> [Extract to read]:
•••••
Metropolis Management Act 1855
- Parliament of the United Kingdom
- Long title: An Act for the better Local Management of the Metropolis
- Citation: 18 & 19 Vict. c. 120
- Territorial extent: England and Wales

Dates
- Royal assent: 14 August 1855
- Commencement: 1 January 1856

Other legislation
- Amended by: Metropolis Management Amendment Act 1856; Metropolis Management Amendment Act 1858; Metropolis Management Amendment Act 1862; Statute Law Revision Act 1875; Metropolis Management and Building Acts Amendment Act 1878; Summary Jurisdiction Act 1884; Metropolis Management Amendment Act 1885; Public Health (London) Act 1891; Statute Law Revision Act 1892; Local Government Act 1894; Public Health (London) Act 1936; London Government Act 1939; Statute Law Revision Act 1950; Charities Act 1960; Local Law (Greater London Council and Inner London Boroughs) Order 1965;
- Relates to: Factory and Workshop Act 1883;

Status: Partially repealed

Text of statute as originally enacted

Revised text of statute as amended

Text of the Metropolis Management Act 1855 as in force today (including any amendments) within the United Kingdom, from legislation.gov.uk.
•••••
> [Written task a]: Tally the lines of the listing below that contain the string "instances", matching case exactly, and give only the number.
•••••
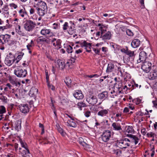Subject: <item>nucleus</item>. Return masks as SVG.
Returning <instances> with one entry per match:
<instances>
[{"instance_id":"1","label":"nucleus","mask_w":157,"mask_h":157,"mask_svg":"<svg viewBox=\"0 0 157 157\" xmlns=\"http://www.w3.org/2000/svg\"><path fill=\"white\" fill-rule=\"evenodd\" d=\"M36 6L37 13L39 16H43L47 13L48 7L46 3L44 2L40 1L36 4Z\"/></svg>"},{"instance_id":"2","label":"nucleus","mask_w":157,"mask_h":157,"mask_svg":"<svg viewBox=\"0 0 157 157\" xmlns=\"http://www.w3.org/2000/svg\"><path fill=\"white\" fill-rule=\"evenodd\" d=\"M11 37L10 35L7 34L4 35H0V43L2 44L7 43L10 46L16 44L17 41L15 40H10Z\"/></svg>"},{"instance_id":"3","label":"nucleus","mask_w":157,"mask_h":157,"mask_svg":"<svg viewBox=\"0 0 157 157\" xmlns=\"http://www.w3.org/2000/svg\"><path fill=\"white\" fill-rule=\"evenodd\" d=\"M24 28L28 32H32L37 25L35 21L27 19L24 22Z\"/></svg>"},{"instance_id":"4","label":"nucleus","mask_w":157,"mask_h":157,"mask_svg":"<svg viewBox=\"0 0 157 157\" xmlns=\"http://www.w3.org/2000/svg\"><path fill=\"white\" fill-rule=\"evenodd\" d=\"M14 73L18 77L23 78L26 76L27 73L26 70L22 69V66H19L14 70Z\"/></svg>"},{"instance_id":"5","label":"nucleus","mask_w":157,"mask_h":157,"mask_svg":"<svg viewBox=\"0 0 157 157\" xmlns=\"http://www.w3.org/2000/svg\"><path fill=\"white\" fill-rule=\"evenodd\" d=\"M153 62V61L152 59H150V60H148V59H147L143 63L141 69L144 72L146 73L149 72L151 69L152 63Z\"/></svg>"},{"instance_id":"6","label":"nucleus","mask_w":157,"mask_h":157,"mask_svg":"<svg viewBox=\"0 0 157 157\" xmlns=\"http://www.w3.org/2000/svg\"><path fill=\"white\" fill-rule=\"evenodd\" d=\"M130 144V140L126 138L123 139L117 142L118 146L122 149L126 148L127 147L129 146Z\"/></svg>"},{"instance_id":"7","label":"nucleus","mask_w":157,"mask_h":157,"mask_svg":"<svg viewBox=\"0 0 157 157\" xmlns=\"http://www.w3.org/2000/svg\"><path fill=\"white\" fill-rule=\"evenodd\" d=\"M50 41L56 48L58 49L61 48V41L59 39L56 38L55 35L50 37Z\"/></svg>"},{"instance_id":"8","label":"nucleus","mask_w":157,"mask_h":157,"mask_svg":"<svg viewBox=\"0 0 157 157\" xmlns=\"http://www.w3.org/2000/svg\"><path fill=\"white\" fill-rule=\"evenodd\" d=\"M112 135V132L110 131L105 130L101 136V139L103 142H107L111 138Z\"/></svg>"},{"instance_id":"9","label":"nucleus","mask_w":157,"mask_h":157,"mask_svg":"<svg viewBox=\"0 0 157 157\" xmlns=\"http://www.w3.org/2000/svg\"><path fill=\"white\" fill-rule=\"evenodd\" d=\"M148 59V60H150V57L147 58V55L146 53L144 51H141L139 54V59L137 60L138 63L141 62L145 61L147 59Z\"/></svg>"},{"instance_id":"10","label":"nucleus","mask_w":157,"mask_h":157,"mask_svg":"<svg viewBox=\"0 0 157 157\" xmlns=\"http://www.w3.org/2000/svg\"><path fill=\"white\" fill-rule=\"evenodd\" d=\"M86 101L89 104L94 105L97 103L98 100L95 96H90L87 98Z\"/></svg>"},{"instance_id":"11","label":"nucleus","mask_w":157,"mask_h":157,"mask_svg":"<svg viewBox=\"0 0 157 157\" xmlns=\"http://www.w3.org/2000/svg\"><path fill=\"white\" fill-rule=\"evenodd\" d=\"M19 107L20 111L22 113H26L29 111V108L28 104H21L19 105Z\"/></svg>"},{"instance_id":"12","label":"nucleus","mask_w":157,"mask_h":157,"mask_svg":"<svg viewBox=\"0 0 157 157\" xmlns=\"http://www.w3.org/2000/svg\"><path fill=\"white\" fill-rule=\"evenodd\" d=\"M41 35L44 36H48L47 37H51L52 36H54V34L51 32L50 29H43L41 30L40 32Z\"/></svg>"},{"instance_id":"13","label":"nucleus","mask_w":157,"mask_h":157,"mask_svg":"<svg viewBox=\"0 0 157 157\" xmlns=\"http://www.w3.org/2000/svg\"><path fill=\"white\" fill-rule=\"evenodd\" d=\"M101 34L100 38L102 40H109L111 37V34L109 31H108L105 33H104V32H101Z\"/></svg>"},{"instance_id":"14","label":"nucleus","mask_w":157,"mask_h":157,"mask_svg":"<svg viewBox=\"0 0 157 157\" xmlns=\"http://www.w3.org/2000/svg\"><path fill=\"white\" fill-rule=\"evenodd\" d=\"M15 61L14 57H6L5 60V63L8 66H11Z\"/></svg>"},{"instance_id":"15","label":"nucleus","mask_w":157,"mask_h":157,"mask_svg":"<svg viewBox=\"0 0 157 157\" xmlns=\"http://www.w3.org/2000/svg\"><path fill=\"white\" fill-rule=\"evenodd\" d=\"M79 143L82 145L84 147V148L86 150H90L91 147L89 144L86 143L84 141H82V137H80L79 138Z\"/></svg>"},{"instance_id":"16","label":"nucleus","mask_w":157,"mask_h":157,"mask_svg":"<svg viewBox=\"0 0 157 157\" xmlns=\"http://www.w3.org/2000/svg\"><path fill=\"white\" fill-rule=\"evenodd\" d=\"M114 68L115 66L114 64L112 63H109L108 64L106 71V72L109 73L113 71H114Z\"/></svg>"},{"instance_id":"17","label":"nucleus","mask_w":157,"mask_h":157,"mask_svg":"<svg viewBox=\"0 0 157 157\" xmlns=\"http://www.w3.org/2000/svg\"><path fill=\"white\" fill-rule=\"evenodd\" d=\"M74 97L77 99H81L83 98V95L80 90L75 91L73 94Z\"/></svg>"},{"instance_id":"18","label":"nucleus","mask_w":157,"mask_h":157,"mask_svg":"<svg viewBox=\"0 0 157 157\" xmlns=\"http://www.w3.org/2000/svg\"><path fill=\"white\" fill-rule=\"evenodd\" d=\"M109 111L108 109L101 110L98 113V115L101 117H104L108 114Z\"/></svg>"},{"instance_id":"19","label":"nucleus","mask_w":157,"mask_h":157,"mask_svg":"<svg viewBox=\"0 0 157 157\" xmlns=\"http://www.w3.org/2000/svg\"><path fill=\"white\" fill-rule=\"evenodd\" d=\"M38 89L35 87H32L29 92V95L33 97H34L38 92Z\"/></svg>"},{"instance_id":"20","label":"nucleus","mask_w":157,"mask_h":157,"mask_svg":"<svg viewBox=\"0 0 157 157\" xmlns=\"http://www.w3.org/2000/svg\"><path fill=\"white\" fill-rule=\"evenodd\" d=\"M108 97V92L107 91H104L101 93L98 94V97L100 99H105Z\"/></svg>"},{"instance_id":"21","label":"nucleus","mask_w":157,"mask_h":157,"mask_svg":"<svg viewBox=\"0 0 157 157\" xmlns=\"http://www.w3.org/2000/svg\"><path fill=\"white\" fill-rule=\"evenodd\" d=\"M140 43V41L138 39H134L132 41L131 45L133 48L138 47Z\"/></svg>"},{"instance_id":"22","label":"nucleus","mask_w":157,"mask_h":157,"mask_svg":"<svg viewBox=\"0 0 157 157\" xmlns=\"http://www.w3.org/2000/svg\"><path fill=\"white\" fill-rule=\"evenodd\" d=\"M10 81L13 85L15 86L19 87L21 85L20 82L17 81L15 79L11 78L10 79Z\"/></svg>"},{"instance_id":"23","label":"nucleus","mask_w":157,"mask_h":157,"mask_svg":"<svg viewBox=\"0 0 157 157\" xmlns=\"http://www.w3.org/2000/svg\"><path fill=\"white\" fill-rule=\"evenodd\" d=\"M18 13L19 16L23 18L27 15V13L25 8L20 10Z\"/></svg>"},{"instance_id":"24","label":"nucleus","mask_w":157,"mask_h":157,"mask_svg":"<svg viewBox=\"0 0 157 157\" xmlns=\"http://www.w3.org/2000/svg\"><path fill=\"white\" fill-rule=\"evenodd\" d=\"M112 126L113 129L115 130L118 131L122 129L121 126L119 123L115 122L113 123L112 124Z\"/></svg>"},{"instance_id":"25","label":"nucleus","mask_w":157,"mask_h":157,"mask_svg":"<svg viewBox=\"0 0 157 157\" xmlns=\"http://www.w3.org/2000/svg\"><path fill=\"white\" fill-rule=\"evenodd\" d=\"M57 63L59 68L60 69H63L64 68L65 65V63L62 60H58Z\"/></svg>"},{"instance_id":"26","label":"nucleus","mask_w":157,"mask_h":157,"mask_svg":"<svg viewBox=\"0 0 157 157\" xmlns=\"http://www.w3.org/2000/svg\"><path fill=\"white\" fill-rule=\"evenodd\" d=\"M129 136V137L132 139V142L134 143L135 144H136L138 143L139 140L137 137L131 134H130Z\"/></svg>"},{"instance_id":"27","label":"nucleus","mask_w":157,"mask_h":157,"mask_svg":"<svg viewBox=\"0 0 157 157\" xmlns=\"http://www.w3.org/2000/svg\"><path fill=\"white\" fill-rule=\"evenodd\" d=\"M153 67L154 68H153L152 78L153 79H155L157 78V66H155L153 65Z\"/></svg>"},{"instance_id":"28","label":"nucleus","mask_w":157,"mask_h":157,"mask_svg":"<svg viewBox=\"0 0 157 157\" xmlns=\"http://www.w3.org/2000/svg\"><path fill=\"white\" fill-rule=\"evenodd\" d=\"M21 121L20 120H18L16 122L15 124V129L17 131H19L21 129Z\"/></svg>"},{"instance_id":"29","label":"nucleus","mask_w":157,"mask_h":157,"mask_svg":"<svg viewBox=\"0 0 157 157\" xmlns=\"http://www.w3.org/2000/svg\"><path fill=\"white\" fill-rule=\"evenodd\" d=\"M19 141L22 147L25 149L28 153H29V151L28 148L27 144L23 142L21 139Z\"/></svg>"},{"instance_id":"30","label":"nucleus","mask_w":157,"mask_h":157,"mask_svg":"<svg viewBox=\"0 0 157 157\" xmlns=\"http://www.w3.org/2000/svg\"><path fill=\"white\" fill-rule=\"evenodd\" d=\"M48 39L46 38L40 37V39H39V42H45L47 43H49L50 42V37H47Z\"/></svg>"},{"instance_id":"31","label":"nucleus","mask_w":157,"mask_h":157,"mask_svg":"<svg viewBox=\"0 0 157 157\" xmlns=\"http://www.w3.org/2000/svg\"><path fill=\"white\" fill-rule=\"evenodd\" d=\"M11 27V25L10 24H6V25L0 26V31L3 32L5 30L10 28Z\"/></svg>"},{"instance_id":"32","label":"nucleus","mask_w":157,"mask_h":157,"mask_svg":"<svg viewBox=\"0 0 157 157\" xmlns=\"http://www.w3.org/2000/svg\"><path fill=\"white\" fill-rule=\"evenodd\" d=\"M56 126L58 131L60 133L62 136H65L66 133L61 128L59 127V125L57 124Z\"/></svg>"},{"instance_id":"33","label":"nucleus","mask_w":157,"mask_h":157,"mask_svg":"<svg viewBox=\"0 0 157 157\" xmlns=\"http://www.w3.org/2000/svg\"><path fill=\"white\" fill-rule=\"evenodd\" d=\"M9 9L8 5H5L2 8V10L3 12L2 13L4 14V13H6V14H9Z\"/></svg>"},{"instance_id":"34","label":"nucleus","mask_w":157,"mask_h":157,"mask_svg":"<svg viewBox=\"0 0 157 157\" xmlns=\"http://www.w3.org/2000/svg\"><path fill=\"white\" fill-rule=\"evenodd\" d=\"M91 44V43H87L86 41H84L82 43H80V45L82 46L86 47V49L87 48H88L89 49H90Z\"/></svg>"},{"instance_id":"35","label":"nucleus","mask_w":157,"mask_h":157,"mask_svg":"<svg viewBox=\"0 0 157 157\" xmlns=\"http://www.w3.org/2000/svg\"><path fill=\"white\" fill-rule=\"evenodd\" d=\"M67 125L68 126L72 127H76L77 126L75 123L72 121L68 120L67 122Z\"/></svg>"},{"instance_id":"36","label":"nucleus","mask_w":157,"mask_h":157,"mask_svg":"<svg viewBox=\"0 0 157 157\" xmlns=\"http://www.w3.org/2000/svg\"><path fill=\"white\" fill-rule=\"evenodd\" d=\"M78 107L79 108L80 110L82 109V108L86 106V105L83 102H78L77 104Z\"/></svg>"},{"instance_id":"37","label":"nucleus","mask_w":157,"mask_h":157,"mask_svg":"<svg viewBox=\"0 0 157 157\" xmlns=\"http://www.w3.org/2000/svg\"><path fill=\"white\" fill-rule=\"evenodd\" d=\"M64 82L66 83V85L69 86H70V84L71 82V80L70 78L69 77H67L64 80Z\"/></svg>"},{"instance_id":"38","label":"nucleus","mask_w":157,"mask_h":157,"mask_svg":"<svg viewBox=\"0 0 157 157\" xmlns=\"http://www.w3.org/2000/svg\"><path fill=\"white\" fill-rule=\"evenodd\" d=\"M21 153L22 157H30L29 155L30 153H28V152L25 150H24L22 151H21Z\"/></svg>"},{"instance_id":"39","label":"nucleus","mask_w":157,"mask_h":157,"mask_svg":"<svg viewBox=\"0 0 157 157\" xmlns=\"http://www.w3.org/2000/svg\"><path fill=\"white\" fill-rule=\"evenodd\" d=\"M126 132L128 133H133L134 131L133 127L132 126H128Z\"/></svg>"},{"instance_id":"40","label":"nucleus","mask_w":157,"mask_h":157,"mask_svg":"<svg viewBox=\"0 0 157 157\" xmlns=\"http://www.w3.org/2000/svg\"><path fill=\"white\" fill-rule=\"evenodd\" d=\"M141 101V100L139 98H137L132 100V101L133 103H135L136 105L140 104Z\"/></svg>"},{"instance_id":"41","label":"nucleus","mask_w":157,"mask_h":157,"mask_svg":"<svg viewBox=\"0 0 157 157\" xmlns=\"http://www.w3.org/2000/svg\"><path fill=\"white\" fill-rule=\"evenodd\" d=\"M119 84H121V82H120L119 83ZM118 84L116 83L114 84V87L116 88L117 89H118V91H119V92L120 93L121 92V90H122V88H121V85H120L118 86Z\"/></svg>"},{"instance_id":"42","label":"nucleus","mask_w":157,"mask_h":157,"mask_svg":"<svg viewBox=\"0 0 157 157\" xmlns=\"http://www.w3.org/2000/svg\"><path fill=\"white\" fill-rule=\"evenodd\" d=\"M66 49V51L68 53H71L73 51V48L70 45L67 46Z\"/></svg>"},{"instance_id":"43","label":"nucleus","mask_w":157,"mask_h":157,"mask_svg":"<svg viewBox=\"0 0 157 157\" xmlns=\"http://www.w3.org/2000/svg\"><path fill=\"white\" fill-rule=\"evenodd\" d=\"M128 55L129 57H133L135 56V54L133 51H131L130 50H128L126 54Z\"/></svg>"},{"instance_id":"44","label":"nucleus","mask_w":157,"mask_h":157,"mask_svg":"<svg viewBox=\"0 0 157 157\" xmlns=\"http://www.w3.org/2000/svg\"><path fill=\"white\" fill-rule=\"evenodd\" d=\"M6 112L5 107L3 106H0V114H2Z\"/></svg>"},{"instance_id":"45","label":"nucleus","mask_w":157,"mask_h":157,"mask_svg":"<svg viewBox=\"0 0 157 157\" xmlns=\"http://www.w3.org/2000/svg\"><path fill=\"white\" fill-rule=\"evenodd\" d=\"M126 33L129 36H132L133 35V32L130 29H127Z\"/></svg>"},{"instance_id":"46","label":"nucleus","mask_w":157,"mask_h":157,"mask_svg":"<svg viewBox=\"0 0 157 157\" xmlns=\"http://www.w3.org/2000/svg\"><path fill=\"white\" fill-rule=\"evenodd\" d=\"M47 83L48 88L52 90H54L55 89V87L52 85L50 84L49 82Z\"/></svg>"},{"instance_id":"47","label":"nucleus","mask_w":157,"mask_h":157,"mask_svg":"<svg viewBox=\"0 0 157 157\" xmlns=\"http://www.w3.org/2000/svg\"><path fill=\"white\" fill-rule=\"evenodd\" d=\"M24 55V53L21 52L20 54L15 59V60H17V59L20 60L22 58L23 55Z\"/></svg>"},{"instance_id":"48","label":"nucleus","mask_w":157,"mask_h":157,"mask_svg":"<svg viewBox=\"0 0 157 157\" xmlns=\"http://www.w3.org/2000/svg\"><path fill=\"white\" fill-rule=\"evenodd\" d=\"M17 32V33L21 36H26V34L22 32L21 30H18Z\"/></svg>"},{"instance_id":"49","label":"nucleus","mask_w":157,"mask_h":157,"mask_svg":"<svg viewBox=\"0 0 157 157\" xmlns=\"http://www.w3.org/2000/svg\"><path fill=\"white\" fill-rule=\"evenodd\" d=\"M71 53V58H77V56H76V53H75V52H74L73 51H72V52Z\"/></svg>"},{"instance_id":"50","label":"nucleus","mask_w":157,"mask_h":157,"mask_svg":"<svg viewBox=\"0 0 157 157\" xmlns=\"http://www.w3.org/2000/svg\"><path fill=\"white\" fill-rule=\"evenodd\" d=\"M0 99L3 101L4 102H6V97L4 96L2 94H0Z\"/></svg>"},{"instance_id":"51","label":"nucleus","mask_w":157,"mask_h":157,"mask_svg":"<svg viewBox=\"0 0 157 157\" xmlns=\"http://www.w3.org/2000/svg\"><path fill=\"white\" fill-rule=\"evenodd\" d=\"M93 50L96 54L99 55V53L100 51V49H96L93 48Z\"/></svg>"},{"instance_id":"52","label":"nucleus","mask_w":157,"mask_h":157,"mask_svg":"<svg viewBox=\"0 0 157 157\" xmlns=\"http://www.w3.org/2000/svg\"><path fill=\"white\" fill-rule=\"evenodd\" d=\"M70 23L71 25V26L69 27V29H75L74 23L72 21H70Z\"/></svg>"},{"instance_id":"53","label":"nucleus","mask_w":157,"mask_h":157,"mask_svg":"<svg viewBox=\"0 0 157 157\" xmlns=\"http://www.w3.org/2000/svg\"><path fill=\"white\" fill-rule=\"evenodd\" d=\"M98 75L97 74L91 75H86V77H88L90 78H92L93 77H98Z\"/></svg>"},{"instance_id":"54","label":"nucleus","mask_w":157,"mask_h":157,"mask_svg":"<svg viewBox=\"0 0 157 157\" xmlns=\"http://www.w3.org/2000/svg\"><path fill=\"white\" fill-rule=\"evenodd\" d=\"M154 146L153 145L151 146V156H153L154 155L155 152L154 150Z\"/></svg>"},{"instance_id":"55","label":"nucleus","mask_w":157,"mask_h":157,"mask_svg":"<svg viewBox=\"0 0 157 157\" xmlns=\"http://www.w3.org/2000/svg\"><path fill=\"white\" fill-rule=\"evenodd\" d=\"M59 25L57 23H54L53 25L52 28L54 29H57L58 28Z\"/></svg>"},{"instance_id":"56","label":"nucleus","mask_w":157,"mask_h":157,"mask_svg":"<svg viewBox=\"0 0 157 157\" xmlns=\"http://www.w3.org/2000/svg\"><path fill=\"white\" fill-rule=\"evenodd\" d=\"M68 24L67 22H66L63 25V30H66L67 29V27L68 26Z\"/></svg>"},{"instance_id":"57","label":"nucleus","mask_w":157,"mask_h":157,"mask_svg":"<svg viewBox=\"0 0 157 157\" xmlns=\"http://www.w3.org/2000/svg\"><path fill=\"white\" fill-rule=\"evenodd\" d=\"M154 135H155V133H153L152 132H151L149 133H147V136L148 137H153V138H154Z\"/></svg>"},{"instance_id":"58","label":"nucleus","mask_w":157,"mask_h":157,"mask_svg":"<svg viewBox=\"0 0 157 157\" xmlns=\"http://www.w3.org/2000/svg\"><path fill=\"white\" fill-rule=\"evenodd\" d=\"M35 10L33 8H31L29 10V13L30 15H32L34 13Z\"/></svg>"},{"instance_id":"59","label":"nucleus","mask_w":157,"mask_h":157,"mask_svg":"<svg viewBox=\"0 0 157 157\" xmlns=\"http://www.w3.org/2000/svg\"><path fill=\"white\" fill-rule=\"evenodd\" d=\"M10 7H13L15 9L17 8V5L13 3L10 4Z\"/></svg>"},{"instance_id":"60","label":"nucleus","mask_w":157,"mask_h":157,"mask_svg":"<svg viewBox=\"0 0 157 157\" xmlns=\"http://www.w3.org/2000/svg\"><path fill=\"white\" fill-rule=\"evenodd\" d=\"M128 49L127 48H123L121 50V51L122 52L126 54L128 50Z\"/></svg>"},{"instance_id":"61","label":"nucleus","mask_w":157,"mask_h":157,"mask_svg":"<svg viewBox=\"0 0 157 157\" xmlns=\"http://www.w3.org/2000/svg\"><path fill=\"white\" fill-rule=\"evenodd\" d=\"M91 112L89 111H87L85 113V116L86 117H89L90 115Z\"/></svg>"},{"instance_id":"62","label":"nucleus","mask_w":157,"mask_h":157,"mask_svg":"<svg viewBox=\"0 0 157 157\" xmlns=\"http://www.w3.org/2000/svg\"><path fill=\"white\" fill-rule=\"evenodd\" d=\"M102 25L101 26L99 27V29L101 31V32H104L105 30L103 29V28H105V26L103 24H102Z\"/></svg>"},{"instance_id":"63","label":"nucleus","mask_w":157,"mask_h":157,"mask_svg":"<svg viewBox=\"0 0 157 157\" xmlns=\"http://www.w3.org/2000/svg\"><path fill=\"white\" fill-rule=\"evenodd\" d=\"M68 32L70 34L72 35L75 32L74 29H68Z\"/></svg>"},{"instance_id":"64","label":"nucleus","mask_w":157,"mask_h":157,"mask_svg":"<svg viewBox=\"0 0 157 157\" xmlns=\"http://www.w3.org/2000/svg\"><path fill=\"white\" fill-rule=\"evenodd\" d=\"M141 132L142 134L143 135H145L146 134V131L145 128H143V129H142L141 130Z\"/></svg>"}]
</instances>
•••••
> [Written task b]: Write the next part of the Metropolis Management Act 1855 summary that appears above the listing, starting after its final line.

> [Reply a]: 3

> [Reply b]:
= Metropolis Management Act 1855 =

Act of the Parliament of the United Kingdom

The Metropolis Management Act 1855 (18 & 19 Vict. c. 120), also known as the Metropolis (Management) Act 1855 or the Metropolis Local Management Act 1855, is an act of the Parliament of the United Kingdom that created the Metropolitan Board of Works, a London-wide body to co-ordinate the construction of the city's infrastructure. The act also created a second tier of local government consisting of parish vestries and district boards of works. The Metropolitan Board of Works was the forerunner of the London County Council.

==Background==
The Royal Commission on the City of London considered the case for creation of an authority for the whole of London. Its report recommended the creation of a limited-function Metropolitan Board of Works and seven municipal corporations based on existing parliamentary representation.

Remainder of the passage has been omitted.